[net.followup] The Draft and involuntary servitude

karn (11/05/82)

If I understand the meaning of the term "amendment", it implies that it
supersedes or overrides that which it amends.

True, the original US Constitution gives the Congress power to raise a
military; however, the 13th amendment prohibits "involuntary servitude".
If a military draft isn't "involuntary servitude", what is?  One can
argue about whether it has to be allowed out of "practical necessity",
but I don't see how you can argue that it isn't involuntary and that it
isn't servitude.  It certainly meets the definition in my Websters',
the courts' interpretations notwithstanding.

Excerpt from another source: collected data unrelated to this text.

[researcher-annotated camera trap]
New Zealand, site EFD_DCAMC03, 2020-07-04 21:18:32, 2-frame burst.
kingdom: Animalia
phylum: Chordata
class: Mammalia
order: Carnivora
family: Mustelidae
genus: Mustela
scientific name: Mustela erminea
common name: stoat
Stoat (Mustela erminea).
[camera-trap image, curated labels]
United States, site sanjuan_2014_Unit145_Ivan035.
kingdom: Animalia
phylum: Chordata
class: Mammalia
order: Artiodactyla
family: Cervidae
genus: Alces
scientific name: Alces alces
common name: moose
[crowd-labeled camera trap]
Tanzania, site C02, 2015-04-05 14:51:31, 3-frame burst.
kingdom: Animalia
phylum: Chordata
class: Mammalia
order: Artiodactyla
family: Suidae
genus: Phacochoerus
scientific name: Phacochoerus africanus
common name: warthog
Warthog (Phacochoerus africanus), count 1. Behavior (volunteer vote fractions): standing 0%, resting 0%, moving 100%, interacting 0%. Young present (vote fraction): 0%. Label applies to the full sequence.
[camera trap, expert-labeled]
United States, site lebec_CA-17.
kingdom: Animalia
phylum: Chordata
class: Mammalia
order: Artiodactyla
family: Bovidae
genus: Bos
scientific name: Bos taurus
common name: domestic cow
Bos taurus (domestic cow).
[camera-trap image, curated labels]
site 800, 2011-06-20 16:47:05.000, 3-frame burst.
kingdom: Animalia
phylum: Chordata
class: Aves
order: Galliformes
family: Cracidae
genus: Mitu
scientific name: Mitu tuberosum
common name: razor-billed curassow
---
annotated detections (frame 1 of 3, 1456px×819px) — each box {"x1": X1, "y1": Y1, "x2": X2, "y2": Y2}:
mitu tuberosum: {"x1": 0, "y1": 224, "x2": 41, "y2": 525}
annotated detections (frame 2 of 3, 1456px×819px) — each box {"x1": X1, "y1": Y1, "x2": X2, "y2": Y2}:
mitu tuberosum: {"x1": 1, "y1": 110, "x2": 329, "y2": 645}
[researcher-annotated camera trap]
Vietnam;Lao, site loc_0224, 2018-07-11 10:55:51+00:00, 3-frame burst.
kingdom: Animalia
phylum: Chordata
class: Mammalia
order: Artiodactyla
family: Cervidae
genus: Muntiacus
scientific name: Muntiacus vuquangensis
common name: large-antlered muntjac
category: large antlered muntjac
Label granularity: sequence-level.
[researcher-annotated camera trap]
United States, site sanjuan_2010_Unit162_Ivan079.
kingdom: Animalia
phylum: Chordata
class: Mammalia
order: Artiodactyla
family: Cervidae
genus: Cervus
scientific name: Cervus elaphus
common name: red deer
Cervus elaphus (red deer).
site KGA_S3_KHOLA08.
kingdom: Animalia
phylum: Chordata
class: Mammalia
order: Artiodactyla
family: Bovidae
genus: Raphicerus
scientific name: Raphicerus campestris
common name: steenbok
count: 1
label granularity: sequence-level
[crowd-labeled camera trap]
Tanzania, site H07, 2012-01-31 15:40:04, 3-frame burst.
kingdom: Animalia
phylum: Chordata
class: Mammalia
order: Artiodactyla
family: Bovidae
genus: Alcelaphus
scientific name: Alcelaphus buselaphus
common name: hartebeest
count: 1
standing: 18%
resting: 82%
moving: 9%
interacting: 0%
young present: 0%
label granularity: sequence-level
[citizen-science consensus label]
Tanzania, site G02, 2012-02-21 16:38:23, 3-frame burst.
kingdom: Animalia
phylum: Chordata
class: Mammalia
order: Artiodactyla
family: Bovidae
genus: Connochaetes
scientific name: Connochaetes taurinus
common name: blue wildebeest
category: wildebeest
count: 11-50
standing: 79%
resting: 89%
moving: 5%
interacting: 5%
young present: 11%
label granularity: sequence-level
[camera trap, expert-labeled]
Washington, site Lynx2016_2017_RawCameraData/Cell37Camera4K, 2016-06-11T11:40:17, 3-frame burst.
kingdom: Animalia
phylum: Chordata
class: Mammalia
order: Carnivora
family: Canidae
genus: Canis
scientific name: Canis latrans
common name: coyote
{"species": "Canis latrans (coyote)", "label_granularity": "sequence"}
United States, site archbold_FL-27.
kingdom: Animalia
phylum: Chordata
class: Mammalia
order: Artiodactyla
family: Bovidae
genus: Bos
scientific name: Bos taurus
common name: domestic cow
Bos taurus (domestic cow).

Before the Civil War, the courts interpreted the Constitution as allowing
slavery out of "practical necessity". Domestic slavery as such no longer
exists not because of some great moral awakening on the part of the
government and the people, but because of technological advances which
made our standard of living possible without slave labor.  It might also
have just been coincidence that the industrial revolution really took off
not long after slave labor had been abolished.  "Necessity is the
mother of invention."  I suspect that alternate methods of fighting wars
would be invented (have already been invented?) if the draft was
outlawed.  Or maybe we wouldn't fight them in the first place.

The "constitution" of the USSR reads in much the same way as ours;
the difference is all in the interpretation.